Federico Trillo
Con la refundación del PP, Fraga realizó el empeño mas transcendente de su ingente obra política: un solo partido, alternativa democrática de Gobierno para todo el centro derecha español, sacrificando para ello, generosamente, su propio liderazgo personal. En el diseño y ejecución de esa operación tuve el privilegio de trabajar como su más directo colaborador, confiándome responsabilidades que 23 años después, aun me asombran y abruman.
Otoño de 1988: con las siguientes elecciones generales a poco más de un año, el centro derecha parecía abocado a perder frente al socialismo, por tercera vez consecutiva. Al fraccionamiento entre los partidos de la desintegrada UCD, que no habían sabido permanecer coaligados con la AP de Fraga más allá de una legislatura, se unía el fracaso de la renovación interna de la propia AP tras la renuncia de Fraga un año antes. Fue entonces cuando me convocó a su casa de profesor universitario en Madrid. Había conocido a Manuel Fraga cuando era ministro de Información y Turismo: mi padre, compañero suyo de estudios en Santiago, siempre lo quiso y admiró, y él venía a visitarnos allí donde estuviéramos.
¿Y Suárez?, le pregunté. «Nunca quiso nada conmigo, pero lo intentaremos...»
Aquella tarde en su casa, aunque me había convocado sin motivo concreto, le llevé un papel atrevido: «Decálogo para un retorno» («el primero que pone un papel sobre la mesa en una reunión, mi querido amigo -solía decir-, ya está apuntando a las conclusiones»). Pero ¡allí estábamos él y yo solos..! «Te contestaré en dos días; antes quiero esperar a una última oportunidad». Pero ya lo tenía muy claro y hablamos de las líneas esenciales del proyecto: primero, el Congreso de AP y, desde él, invitar a incorporarse a todos los demás, democristianos y liberales, para integrar un solo partido hasta la frontera con el PSOE. ¿Y Suárez?, le pregunté. «Nunca quiso nada conmigo -comentó con antigua amargura- pero lo intentaremos...»
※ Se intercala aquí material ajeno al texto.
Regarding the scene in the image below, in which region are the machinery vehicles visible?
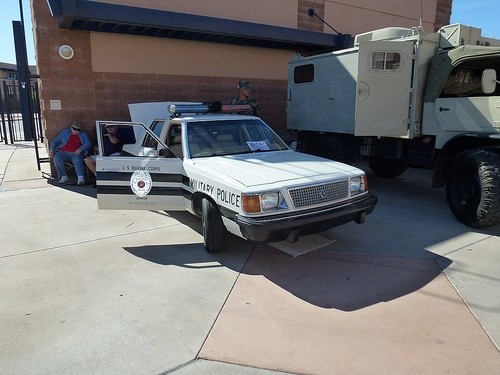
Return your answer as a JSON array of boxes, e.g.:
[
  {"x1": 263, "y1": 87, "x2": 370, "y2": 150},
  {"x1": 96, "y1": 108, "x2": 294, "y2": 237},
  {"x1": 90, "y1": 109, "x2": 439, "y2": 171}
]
[{"x1": 287, "y1": 23, "x2": 500, "y2": 227}]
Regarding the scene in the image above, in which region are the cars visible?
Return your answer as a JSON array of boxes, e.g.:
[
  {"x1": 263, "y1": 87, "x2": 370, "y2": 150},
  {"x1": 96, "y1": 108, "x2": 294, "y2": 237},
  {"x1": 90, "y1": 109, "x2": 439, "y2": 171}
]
[{"x1": 96, "y1": 102, "x2": 378, "y2": 252}]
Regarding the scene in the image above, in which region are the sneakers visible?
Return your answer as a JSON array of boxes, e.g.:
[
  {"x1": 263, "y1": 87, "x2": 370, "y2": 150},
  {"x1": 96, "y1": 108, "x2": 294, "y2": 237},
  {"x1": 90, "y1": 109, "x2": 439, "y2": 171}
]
[
  {"x1": 59, "y1": 176, "x2": 69, "y2": 183},
  {"x1": 77, "y1": 176, "x2": 85, "y2": 185}
]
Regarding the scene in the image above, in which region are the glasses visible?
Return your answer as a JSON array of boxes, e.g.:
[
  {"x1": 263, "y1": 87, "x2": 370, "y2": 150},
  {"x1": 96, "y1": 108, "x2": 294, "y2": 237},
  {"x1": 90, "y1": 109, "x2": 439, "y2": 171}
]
[{"x1": 72, "y1": 127, "x2": 81, "y2": 131}]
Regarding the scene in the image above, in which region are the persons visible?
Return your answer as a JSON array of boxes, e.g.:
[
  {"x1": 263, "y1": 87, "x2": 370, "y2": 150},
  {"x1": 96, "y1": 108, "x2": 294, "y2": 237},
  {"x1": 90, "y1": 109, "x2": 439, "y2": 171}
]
[
  {"x1": 229, "y1": 80, "x2": 264, "y2": 121},
  {"x1": 85, "y1": 124, "x2": 124, "y2": 188},
  {"x1": 50, "y1": 121, "x2": 92, "y2": 186}
]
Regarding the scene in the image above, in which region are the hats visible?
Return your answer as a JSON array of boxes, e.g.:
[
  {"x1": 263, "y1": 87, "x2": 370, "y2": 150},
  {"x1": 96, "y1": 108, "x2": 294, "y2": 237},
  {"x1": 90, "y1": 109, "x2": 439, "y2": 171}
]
[
  {"x1": 239, "y1": 80, "x2": 252, "y2": 89},
  {"x1": 71, "y1": 121, "x2": 83, "y2": 129}
]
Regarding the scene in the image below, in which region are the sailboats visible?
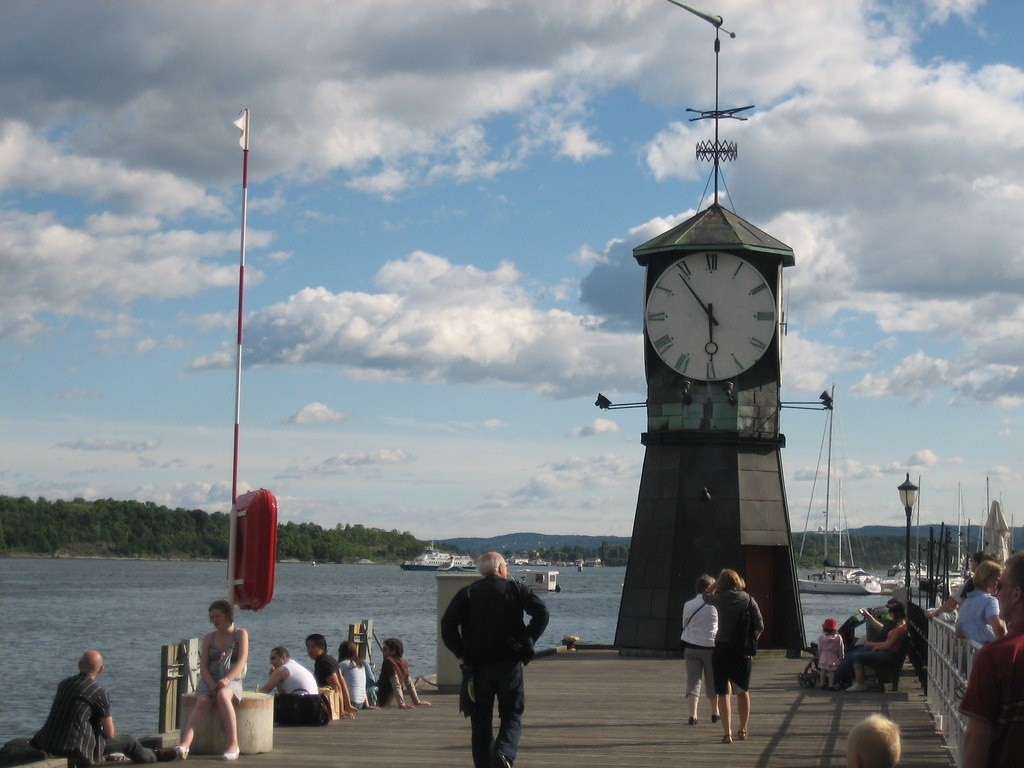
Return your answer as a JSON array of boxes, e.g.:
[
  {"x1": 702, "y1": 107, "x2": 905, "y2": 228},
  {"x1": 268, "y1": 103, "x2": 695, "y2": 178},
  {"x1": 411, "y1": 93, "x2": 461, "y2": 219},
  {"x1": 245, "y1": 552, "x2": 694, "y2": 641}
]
[
  {"x1": 880, "y1": 475, "x2": 1014, "y2": 599},
  {"x1": 796, "y1": 384, "x2": 882, "y2": 595}
]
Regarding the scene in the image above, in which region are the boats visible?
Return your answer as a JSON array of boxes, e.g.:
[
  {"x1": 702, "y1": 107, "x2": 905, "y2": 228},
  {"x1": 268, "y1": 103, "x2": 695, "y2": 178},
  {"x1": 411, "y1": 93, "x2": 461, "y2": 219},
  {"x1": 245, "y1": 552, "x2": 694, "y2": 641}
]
[
  {"x1": 514, "y1": 569, "x2": 559, "y2": 592},
  {"x1": 398, "y1": 539, "x2": 477, "y2": 572}
]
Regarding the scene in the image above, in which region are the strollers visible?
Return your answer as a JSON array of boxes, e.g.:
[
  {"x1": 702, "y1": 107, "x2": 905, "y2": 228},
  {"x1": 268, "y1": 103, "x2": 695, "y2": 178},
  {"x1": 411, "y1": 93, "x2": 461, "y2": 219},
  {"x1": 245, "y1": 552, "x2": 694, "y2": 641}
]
[{"x1": 797, "y1": 610, "x2": 867, "y2": 688}]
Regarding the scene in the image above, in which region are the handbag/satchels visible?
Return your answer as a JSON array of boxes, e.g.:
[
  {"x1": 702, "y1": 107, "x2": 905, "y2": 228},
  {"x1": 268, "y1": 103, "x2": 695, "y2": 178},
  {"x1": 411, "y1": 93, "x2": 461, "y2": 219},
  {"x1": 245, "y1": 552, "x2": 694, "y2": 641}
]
[
  {"x1": 738, "y1": 597, "x2": 756, "y2": 656},
  {"x1": 319, "y1": 686, "x2": 341, "y2": 720},
  {"x1": 273, "y1": 688, "x2": 331, "y2": 727},
  {"x1": 458, "y1": 663, "x2": 478, "y2": 718},
  {"x1": 218, "y1": 651, "x2": 248, "y2": 679}
]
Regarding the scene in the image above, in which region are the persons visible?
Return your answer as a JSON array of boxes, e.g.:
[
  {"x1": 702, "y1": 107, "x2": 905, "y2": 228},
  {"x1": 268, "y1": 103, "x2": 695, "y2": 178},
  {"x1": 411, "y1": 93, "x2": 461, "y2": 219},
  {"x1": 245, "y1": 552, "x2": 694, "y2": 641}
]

Tres días después estábamos en marcha. La conversación con Hernández Mancha duró apenas diez minutos. A las 9 de la mañana teníamos ya en la pequeña sede de la Fundación Cánovas a más prensa de la que yo hubiera visto en mi vida: «Ha sido imposible el acuerdo, pon en marcha tu papel salvo el último punto -en el que le pedía que dejara el escaño europeo-. Debo cumplir mis compromisos parlamentarios. Despacharemos por teléfono a las siete de la mañana cada día y personalmente los fines de semana; aquí te quedas tú a correr la vaquilla.»
Lección de política
Aquellos meses fueron para mí el privilegio impagable de una inmensa y continuada lección de política, de conocimiento del «paisaje y del paisanaje», salpicada de anécdotas inolvidables derivadas de su personalidad descomunal y su enorme erudición. «¿Y si le cambiamos el nombre al partido?», me espetó por sorpresa antes de una pequeña gira para movilizar las provincias cara al Congreso. «Nos pueden tirar por la ventana los compromisarios», le repliqué provocador. «¡Aun no me conoces!», replicó, «lo he pensado mucho: Partido Popular. Vete preparando la inscripción, mañana lo anuncio».
«Solo necesitaré a mi secretaria»
En agosto de aquel inolvidable año 89, nos convocó en su casa de Perbes para elegir candidato a la Presidencia del Gobierno y completar así la refundación. Baste recordar su inmenso gesto de generosidad histórica, cuando uno de nosotros le propuso cortésmente que encabezara él por última vez. «¡No! Yo divido a este país», bramó recortándose su figura en el amplio ventanal sobre la ría. «Y España no merece más divisiones, ni seré yo quien las propicie».
Al despedirnos, aun sin despejar la incógnita sobre el candidato, me indicó: «Disuelve mi staff; a partir de ahora yo solo necesitaré a mi secretaria, el nuevo presidente tendrá que traer su propio equipo». Un día después, José María Aznar comenzaría su andadura hacia la Presidencia del Gobierno.